Data under study
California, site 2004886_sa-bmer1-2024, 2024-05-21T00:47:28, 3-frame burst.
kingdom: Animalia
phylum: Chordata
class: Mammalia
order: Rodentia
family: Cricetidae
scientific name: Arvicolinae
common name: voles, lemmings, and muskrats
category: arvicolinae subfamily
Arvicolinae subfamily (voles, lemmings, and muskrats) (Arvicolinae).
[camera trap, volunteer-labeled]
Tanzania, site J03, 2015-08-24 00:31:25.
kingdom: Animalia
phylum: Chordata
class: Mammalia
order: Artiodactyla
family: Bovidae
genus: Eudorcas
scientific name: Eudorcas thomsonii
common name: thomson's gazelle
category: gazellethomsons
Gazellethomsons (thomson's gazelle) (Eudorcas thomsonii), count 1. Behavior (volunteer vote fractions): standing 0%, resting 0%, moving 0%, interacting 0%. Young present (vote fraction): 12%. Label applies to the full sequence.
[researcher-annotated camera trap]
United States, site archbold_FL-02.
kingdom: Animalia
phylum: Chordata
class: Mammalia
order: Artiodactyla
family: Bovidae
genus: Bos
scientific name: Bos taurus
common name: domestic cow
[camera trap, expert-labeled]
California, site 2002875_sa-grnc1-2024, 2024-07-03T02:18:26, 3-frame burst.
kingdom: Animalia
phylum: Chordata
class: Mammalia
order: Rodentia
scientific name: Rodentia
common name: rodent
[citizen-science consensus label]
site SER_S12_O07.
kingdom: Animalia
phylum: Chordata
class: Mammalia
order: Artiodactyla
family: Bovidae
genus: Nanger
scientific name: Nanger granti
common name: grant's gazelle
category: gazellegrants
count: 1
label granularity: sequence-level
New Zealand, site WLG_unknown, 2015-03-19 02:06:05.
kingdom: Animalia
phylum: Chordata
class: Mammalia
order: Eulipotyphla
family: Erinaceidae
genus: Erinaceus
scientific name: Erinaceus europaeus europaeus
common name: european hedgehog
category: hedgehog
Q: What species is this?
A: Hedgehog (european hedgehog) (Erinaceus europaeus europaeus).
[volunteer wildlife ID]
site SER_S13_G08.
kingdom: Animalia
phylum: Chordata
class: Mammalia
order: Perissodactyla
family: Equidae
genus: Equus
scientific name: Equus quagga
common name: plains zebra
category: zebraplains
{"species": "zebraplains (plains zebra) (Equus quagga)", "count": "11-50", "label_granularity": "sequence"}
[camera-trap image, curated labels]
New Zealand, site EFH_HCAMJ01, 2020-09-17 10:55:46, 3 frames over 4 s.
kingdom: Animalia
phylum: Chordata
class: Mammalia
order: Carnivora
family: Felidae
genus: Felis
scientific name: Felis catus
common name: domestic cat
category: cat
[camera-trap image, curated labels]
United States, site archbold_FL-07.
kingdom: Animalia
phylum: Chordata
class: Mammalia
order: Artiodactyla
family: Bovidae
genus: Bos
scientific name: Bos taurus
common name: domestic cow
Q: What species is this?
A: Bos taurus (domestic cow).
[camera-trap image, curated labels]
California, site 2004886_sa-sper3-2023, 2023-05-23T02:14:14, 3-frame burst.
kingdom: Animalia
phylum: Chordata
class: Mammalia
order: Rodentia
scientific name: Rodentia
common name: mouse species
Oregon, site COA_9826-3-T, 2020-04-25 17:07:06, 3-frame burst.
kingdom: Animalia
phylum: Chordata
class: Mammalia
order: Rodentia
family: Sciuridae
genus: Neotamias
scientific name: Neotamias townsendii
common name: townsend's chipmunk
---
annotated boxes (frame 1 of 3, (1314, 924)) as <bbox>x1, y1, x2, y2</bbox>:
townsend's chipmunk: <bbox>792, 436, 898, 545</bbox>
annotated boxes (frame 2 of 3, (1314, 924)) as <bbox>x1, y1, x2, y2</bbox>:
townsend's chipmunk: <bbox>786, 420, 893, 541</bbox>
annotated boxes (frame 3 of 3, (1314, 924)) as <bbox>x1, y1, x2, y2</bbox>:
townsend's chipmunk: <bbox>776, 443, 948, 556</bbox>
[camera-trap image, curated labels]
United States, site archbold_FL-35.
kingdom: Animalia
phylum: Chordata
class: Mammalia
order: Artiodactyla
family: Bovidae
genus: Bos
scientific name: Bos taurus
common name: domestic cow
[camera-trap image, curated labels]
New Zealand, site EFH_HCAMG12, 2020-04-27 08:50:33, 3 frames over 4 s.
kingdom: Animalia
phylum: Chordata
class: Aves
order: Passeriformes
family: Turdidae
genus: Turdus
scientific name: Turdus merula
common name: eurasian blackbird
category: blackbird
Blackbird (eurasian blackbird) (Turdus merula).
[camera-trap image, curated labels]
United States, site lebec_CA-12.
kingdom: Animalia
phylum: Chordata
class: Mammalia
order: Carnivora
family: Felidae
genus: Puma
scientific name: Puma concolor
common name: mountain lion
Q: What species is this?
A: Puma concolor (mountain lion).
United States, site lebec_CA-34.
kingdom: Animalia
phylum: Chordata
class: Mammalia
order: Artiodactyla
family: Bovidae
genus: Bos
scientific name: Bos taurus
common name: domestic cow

Problem details
Repeat the data in full. Nothing may be dropped or altered.

Your solution
California, site 2004886_sa-bmer1-2024, 2024-05-21T00:47:28, 3-frame burst.
kingdom: Animalia
phylum: Chordata
class: Mammalia
order: Rodentia
family: Cricetidae
scientific name: Arvicolinae
common name: voles, lemmings, and muskrats
category: arvicolinae subfamily
Arvicolinae subfamily (voles, lemmings, and muskrats) (Arvicolinae).
[camera trap, volunteer-labeled]
Tanzania, site J03, 2015-08-24 00:31:25.
kingdom: Animalia
phylum: Chordata
class: Mammalia
order: Artiodactyla
family: Bovidae
genus: Eudorcas
scientific name: Eudorcas thomsonii
common name: thomson's gazelle
category: gazellethomsons
Gazellethomsons (thomson's gazelle) (Eudorcas thomsonii), count 1. Behavior (volunteer vote fractions): standing 0%, resting 0%, moving 0%, interacting 0%. Young present (vote fraction): 12%. Label applies to the full sequence.
[researcher-annotated camera trap]
United States, site archbold_FL-02.
kingdom: Animalia
phylum: Chordata
class: Mammalia
order: Artiodactyla
family: Bovidae
genus: Bos
scientific name: Bos taurus
common name: domestic cow
[camera trap, expert-labeled]
California, site 2002875_sa-grnc1-2024, 2024-07-03T02:18:26, 3-frame burst.
kingdom: Animalia
phylum: Chordata
class: Mammalia
order: Rodentia
scientific name: Rodentia
common name: rodent
[citizen-science consensus label]
site SER_S12_O07.
kingdom: Animalia
phylum: Chordata
class: Mammalia
order: Artiodactyla
family: Bovidae
genus: Nanger
scientific name: Nanger granti
common name: grant's gazelle
category: gazellegrants
count: 1
label granularity: sequence-level
New Zealand, site WLG_unknown, 2015-03-19 02:06:05.
kingdom: Animalia
phylum: Chordata
class: Mammalia
order: Eulipotyphla
family: Erinaceidae
genus: Erinaceus
scientific name: Erinaceus europaeus europaeus
common name: european hedgehog
category: hedgehog
Q: What species is this?
A: Hedgehog (european hedgehog) (Erinaceus europaeus europaeus).
[volunteer wildlife ID]
site SER_S13_G08.
kingdom: Animalia
phylum: Chordata
class: Mammalia
order: Perissodactyla
family: Equidae
genus: Equus
scientific name: Equus quagga
common name: plains zebra
category: zebraplains
{"species": "zebraplains (plains zebra) (Equus quagga)", "count": "11-50", "label_granularity": "sequence"}
[camera-trap image, curated labels]
New Zealand, site EFH_HCAMJ01, 2020-09-17 10:55:46, 3 frames over 4 s.
kingdom: Animalia
phylum: Chordata
class: Mammalia
order: Carnivora
family: Felidae
genus: Felis
scientific name: Felis catus
common name: domestic cat
category: cat
[camera-trap image, curated labels]
United States, site archbold_FL-07.
kingdom: Animalia
phylum: Chordata
class: Mammalia
order: Artiodactyla
family: Bovidae
genus: Bos
scientific name: Bos taurus
common name: domestic cow
Q: What species is this?
A: Bos taurus (domestic cow).
[camera-trap image, curated labels]
California, site 2004886_sa-sper3-2023, 2023-05-23T02:14:14, 3-frame burst.
kingdom: Animalia
phylum: Chordata
class: Mammalia
order: Rodentia
scientific name: Rodentia
common name: mouse species
Oregon, site COA_9826-3-T, 2020-04-25 17:07:06, 3-frame burst.
kingdom: Animalia
phylum: Chordata
class: Mammalia
order: Rodentia
family: Sciuridae
genus: Neotamias
scientific name: Neotamias townsendii
common name: townsend's chipmunk
---
annotated boxes (frame 1 of 3, (1314, 924)) as <bbox>x1, y1, x2, y2</bbox>:
townsend's chipmunk: <bbox>792, 436, 898, 545</bbox>
annotated boxes (frame 2 of 3, (1314, 924)) as <bbox>x1, y1, x2, y2</bbox>:
townsend's chipmunk: <bbox>786, 420, 893, 541</bbox>
annotated boxes (frame 3 of 3, (1314, 924)) as <bbox>x1, y1, x2, y2</bbox>:
townsend's chipmunk: <bbox>776, 443, 948, 556</bbox>
[camera-trap image, curated labels]
United States, site archbold_FL-35.
kingdom: Animalia
phylum: Chordata
class: Mammalia
order: Artiodactyla
family: Bovidae
genus: Bos
scientific name: Bos taurus
common name: domestic cow
[camera-trap image, curated labels]
New Zealand, site EFH_HCAMG12, 2020-04-27 08:50:33, 3 frames over 4 s.
kingdom: Animalia
phylum: Chordata
class: Aves
order: Passeriformes
family: Turdidae
genus: Turdus
scientific name: Turdus merula
common name: eurasian blackbird
category: blackbird
Blackbird (eurasian blackbird) (Turdus merula).
[camera-trap image, curated labels]
United States, site lebec_CA-12.
kingdom: Animalia
phylum: Chordata
class: Mammalia
order: Carnivora
family: Felidae
genus: Puma
scientific name: Puma concolor
common name: mountain lion
Q: What species is this?
A: Puma concolor (mountain lion).
United States, site lebec_CA-34.
kingdom: Animalia
phylum: Chordata
class: Mammalia
order: Artiodactyla
family: Bovidae
genus: Bos
scientific name: Bos taurus
common name: domestic cow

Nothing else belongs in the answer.